The Supremes: Student Debt

Following its tradition of recent years, the Supreme Court of the United States spent the last few weeks of June releasing its most controversial decisions of the term. It then adjourned for its usual three-month vacation. This is part of a series of posts analyzing those decisions.
On the last day of the term the Supreme Court ruled 6-3 in Biden v. Nebraska that the Biden administration’s student loan forgiveness plan was unconstitutional. The plan, which would have forgiven up to $20,000 in student debt for borrowers with incomes below $125,000, was based on the Higher Education Relief Opportunities for Students Act (HEROES Act), a 2003 law that allows the government to provide relief to recipients of student loans during a national emergency.
The Supreme Court opinion, written by Chief Justice John Roberts held that the HEROES Act did not authorize the Biden administration to forgive student debt on such a large scale. The opinion argued that the law’s language was too narrow to allow for such broad forgiveness. The court also found that the Biden administration had not met the requirements for issuing waivers and modifications under the HEROES Act.
Roberts Invokes the French Revolution
The HEROES Act, Roberts wrote, gives the secretary of education the power to “waive or modify” laws and regulations governing the student-loan programs. Roberts said “modify” means to make “modest adjustments and additions to existing provisions, not transform them.” The debt-relief program, Roberts said, instead “created a novel and fundamentally different loan forgiveness program.” The plan “modifies” student-loan laws and regulations, Roberts wrote, “only in the same sense that the French Revolution ‘modified’ the status of the French nobility — it has abolished them and supplanted them with a new regime entirely.”
Roberts rebuked the Biden administration directly, writing, “The question here is not whether something should be done; it is who has the authority to do it.” Roberts invoked the “major questions” doctrine, which is the idea that if Congress wants to give an administrative agency the power to make decisions of vast economic or political significance, it must say so clearly. Here, Roberts said, the HEROES Act did not authorize the debt-relief program at all, much less clearly.
Roberts next took a shot at his liberal colleagues, who joined in a dissent written by Justice Elena Kagan, “It has become a disturbing feature of some recent opinions,” Roberts wrote, “to criticize the decisions with which they disagree as going beyond the proper role of the judiciary.” But this decision, Roberts said, relied on “traditional tools of judicial decision making.” Although “[r]easonable minds may disagree with our analysis, [w]e do not mistake this plainly heartfelt disagreement for disparagement.

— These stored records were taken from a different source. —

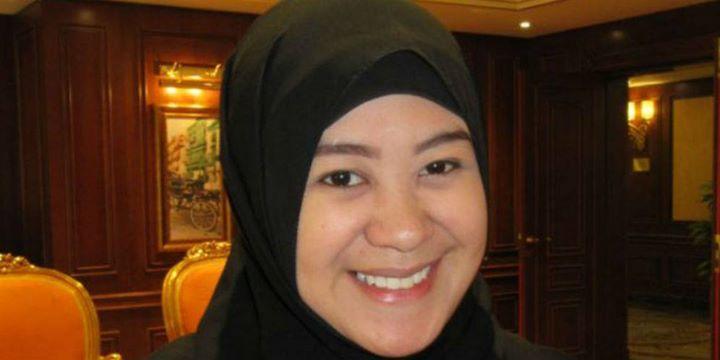 Kisah Menggetarkan Presenter Cantik Filipina Tunaikan Haji ===============================================  Merasakan perjalanan haji yang pertama kali merupakan pengalaman luar biasa menggembirakan sekaligus mengharukan. Perasaan itulah yang dialami presenter TV Filipina Habibah Sarip.  Apalagi bagi Habibah yang merupakan satu-satunya awak media Muslim di Filipina ini adalah ibadah haji pertamanya. Gadis berwajah manis ini merupakan satu dari 150 wartawan internasional yang mendapat…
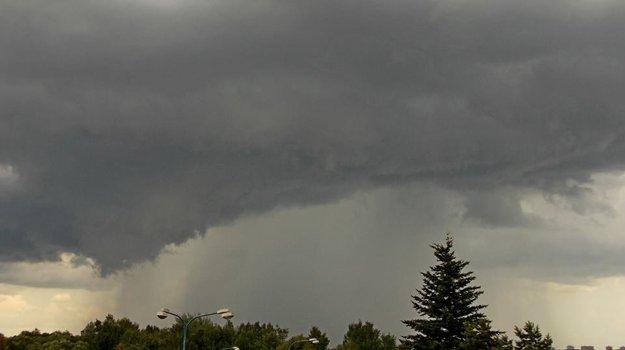 Búrka za Popradom o 13.00 hod.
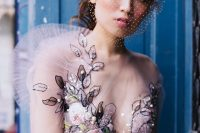 fantastic lilac and black appliques, beading and pearls of various sizes for a breathtaking bridal look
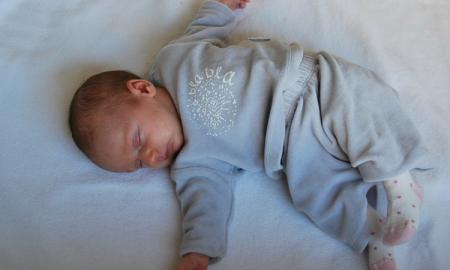 sids, śmierć dziecka, śmierć niemowlęcia, zespół nagłej śmierci łóżeczkowej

It is important that the public not be misled either. Any such misperception would be harmful to this institution and our country.”
I must admit to a certain ambivalence when it comes to the student debt problem. I’m not alone in this. While public sentiment learned toward favoring affirmative action and LGBTQ rights, it leans against student loan debt forgiveness. My parents paid for my college tuition, and I am forever grateful for that. I paid my tuition for two graduate degrees. But I did that with the help of government guaranteed loans which were paid off on time as agreed. I do not see why it is fair to forgive the loans of others.
On the other hand, the student loan program has had deficiencies from its start as part of the National Defense Education Act of 1958. It was a cold war era program designed to improve education in response to the Soviet Union’s scientific advances, in particular, the launch of Sputnik, the first man made satellite.
Congress could have created the program within the Treasury Department, which already had similar facilities, and could have accomplished the task at a low cost. But Congress as usual decided to placate the banking industry, so the banks made the loans with the government guaranteeing payment and paying the administrative costs.
There was no incentive to keep costs low or to perform a robust risk analysis on borrowers or the schools that would receive the funds. In many cases borrowers could not refinance if interest rates fell, as they did during the banking crisis beginning in 2008. In addition, a substantial portion of the loans went to “for profit” educational institutions of questionable quality. Many of these schools enticed students with false statistics on job prospects for graduates. A sizable number went bankrupt, leaving the debt still owed to the banks. I do favor assistance for student victims of that fraud.
The Court’s Motive
But the Supreme Court’s decision here had nothing to do with the merits of the student loan program and everything to do with reining in the power of the executive branch. In recent years, the court’s conservative majority has worked to strike down several executive actions, including President Obama’s Deferred Action for Childhood Arrivals (DACA) program and President Trump’s travel ban.
The key point here is that the Court grants itself the power to decide if the guidance Congress has proved is clear and specific enough.
The debate about the balance of power between branches of government has been going on since the days of the farmers. Some argue that Congress is delegating too much power to the executive branch, while others argue that the executive branch needs to be given more flexibility to respond to changing circumstances in modern times. The court’s opinion in this case does nothing to settle this issue.